Source material
·····

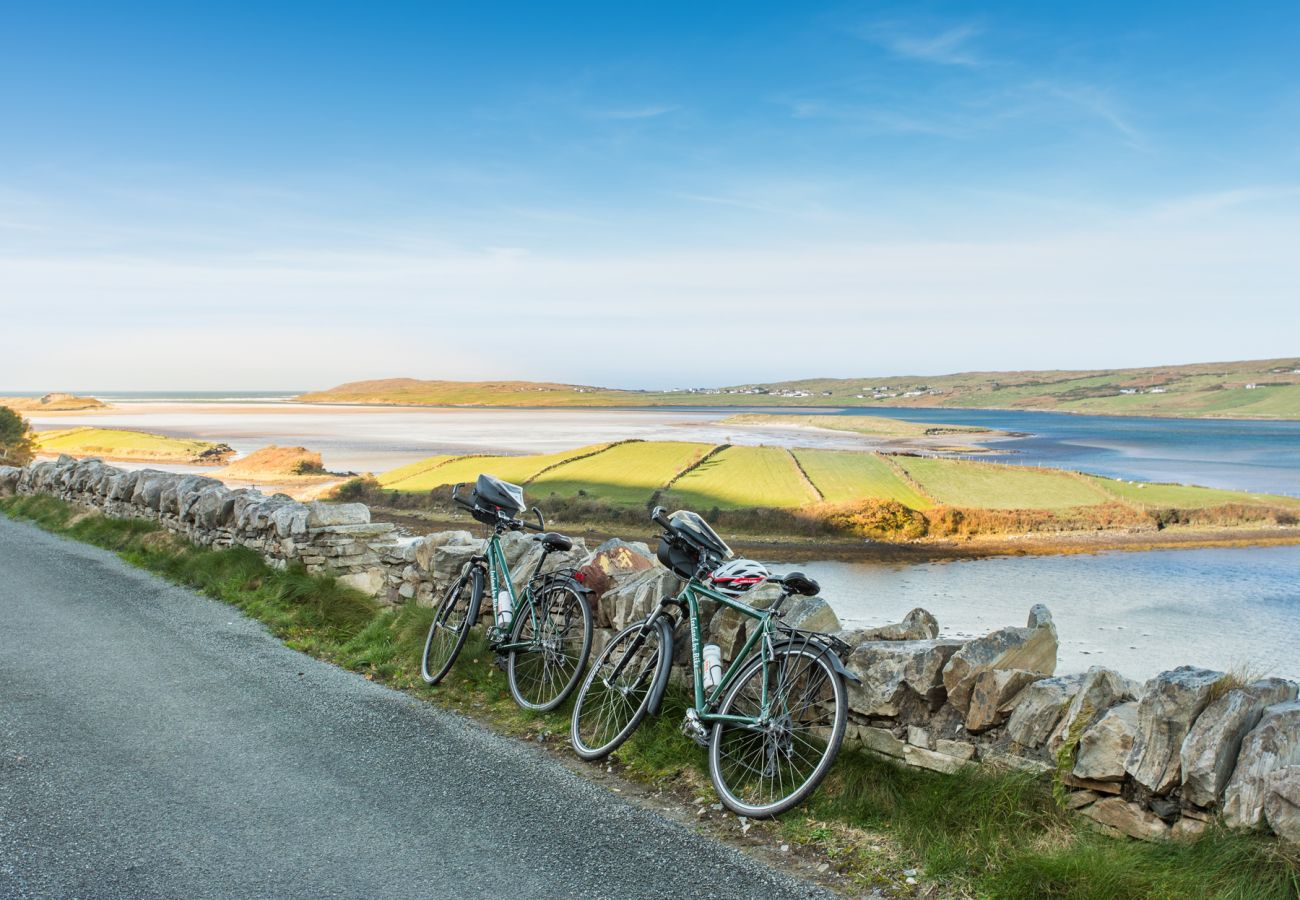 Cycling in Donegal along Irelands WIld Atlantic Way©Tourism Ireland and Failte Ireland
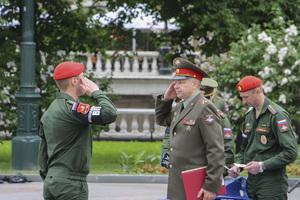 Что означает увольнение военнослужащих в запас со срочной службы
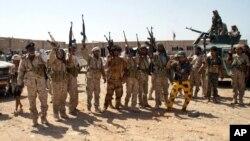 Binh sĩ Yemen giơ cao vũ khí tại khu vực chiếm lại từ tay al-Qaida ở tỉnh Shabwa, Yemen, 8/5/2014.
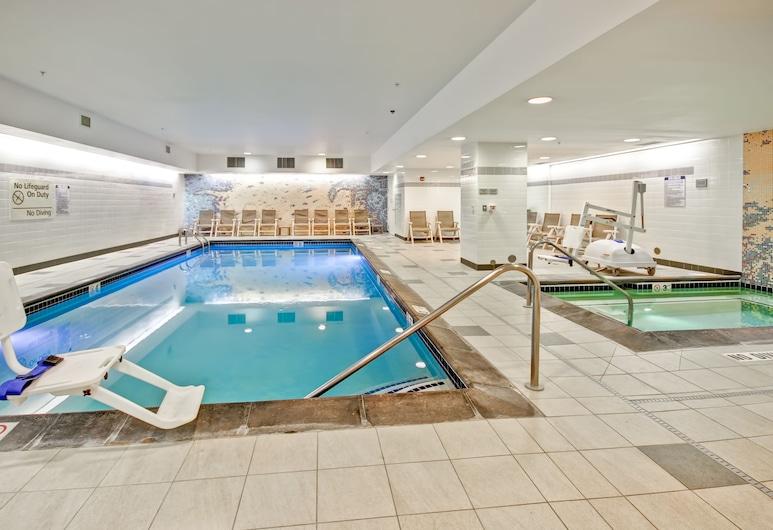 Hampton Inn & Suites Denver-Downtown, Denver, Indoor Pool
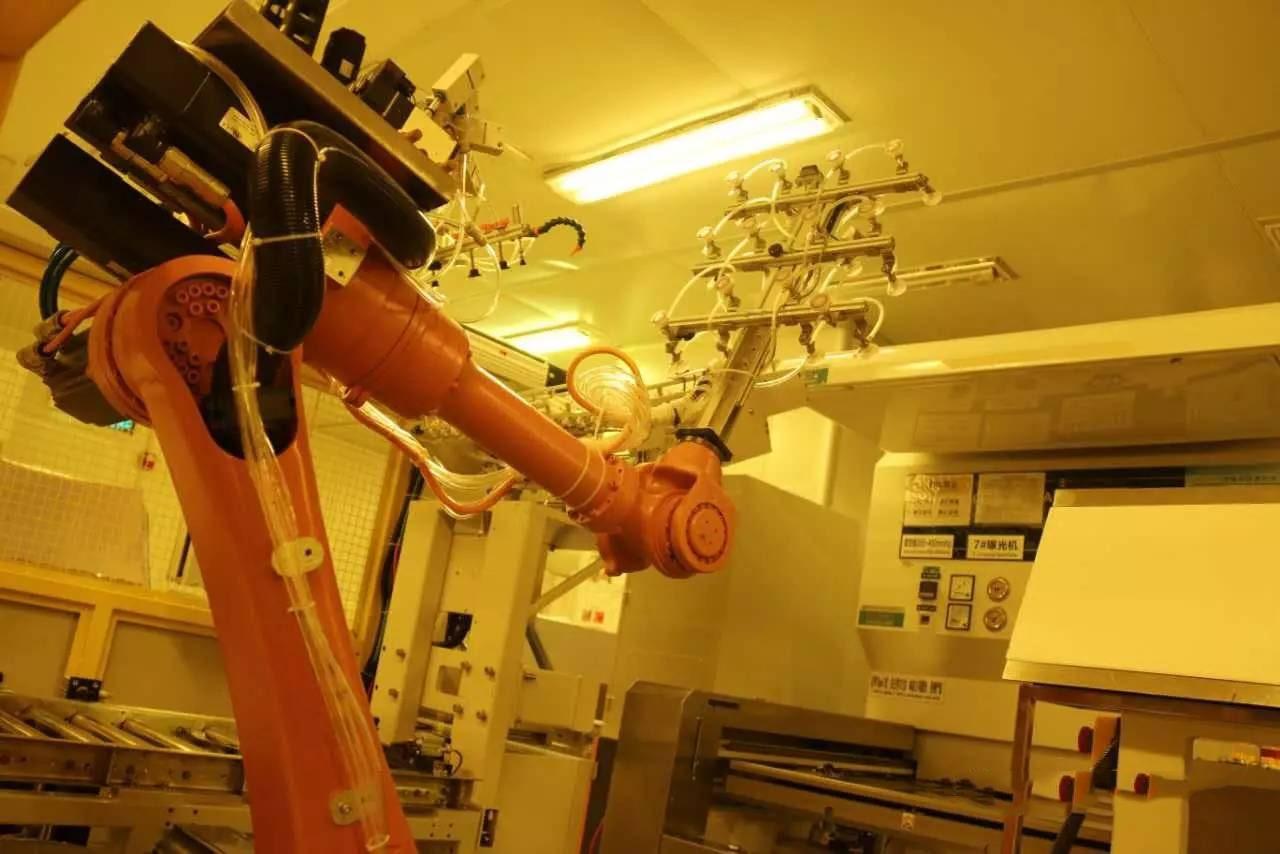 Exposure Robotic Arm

·····

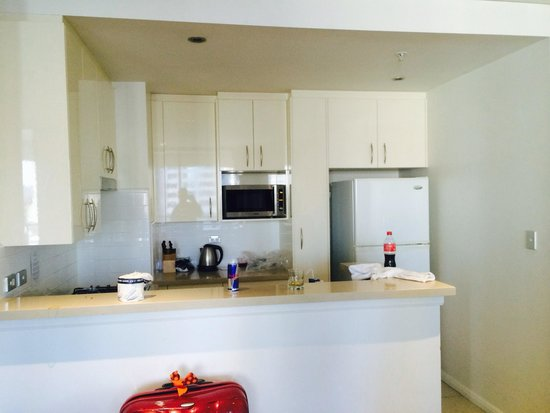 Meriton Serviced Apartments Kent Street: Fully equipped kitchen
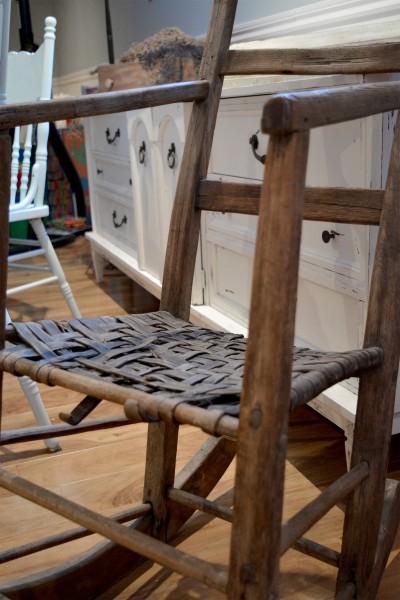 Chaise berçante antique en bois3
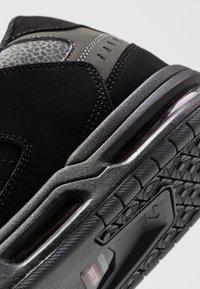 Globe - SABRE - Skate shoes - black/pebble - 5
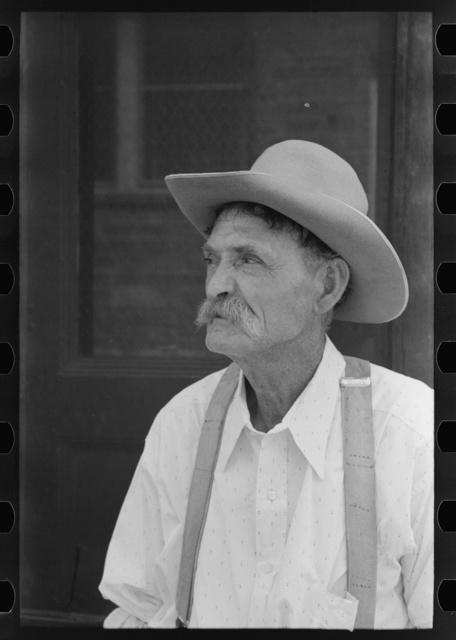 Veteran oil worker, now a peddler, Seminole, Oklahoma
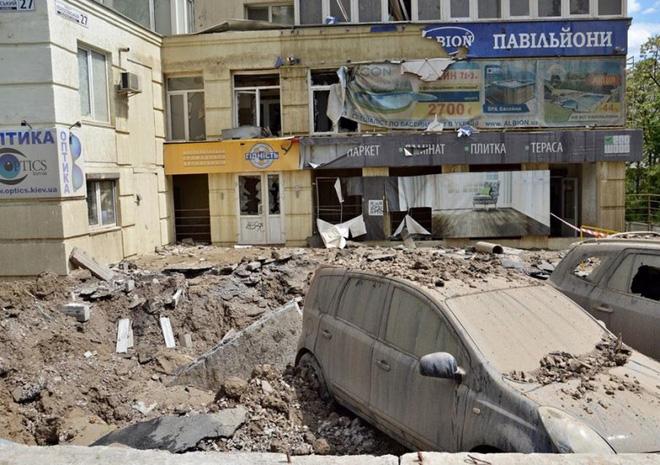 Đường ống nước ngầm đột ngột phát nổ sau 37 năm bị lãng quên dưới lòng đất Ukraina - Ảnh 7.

·····

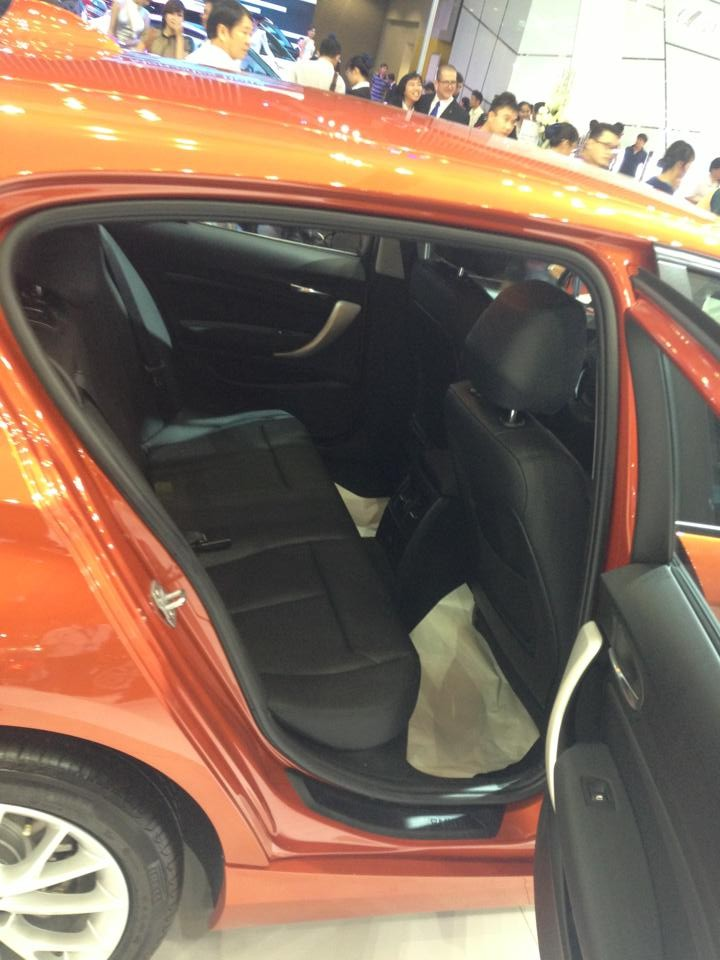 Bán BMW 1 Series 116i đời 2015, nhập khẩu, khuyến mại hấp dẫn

·····

Your task
Taking the entries above, copy word for word the lines from the one with "Veteran oil worker, now" up to and including the one with "Đường ống nước", without any picture.

Task output
 Veteran oil worker, now a peddler, Seminole, Oklahoma
 Đường ống nước ngầm đột ngột phát nổ sau 37 năm bị lãng quên dưới lòng đất Ukraina - Ảnh 7.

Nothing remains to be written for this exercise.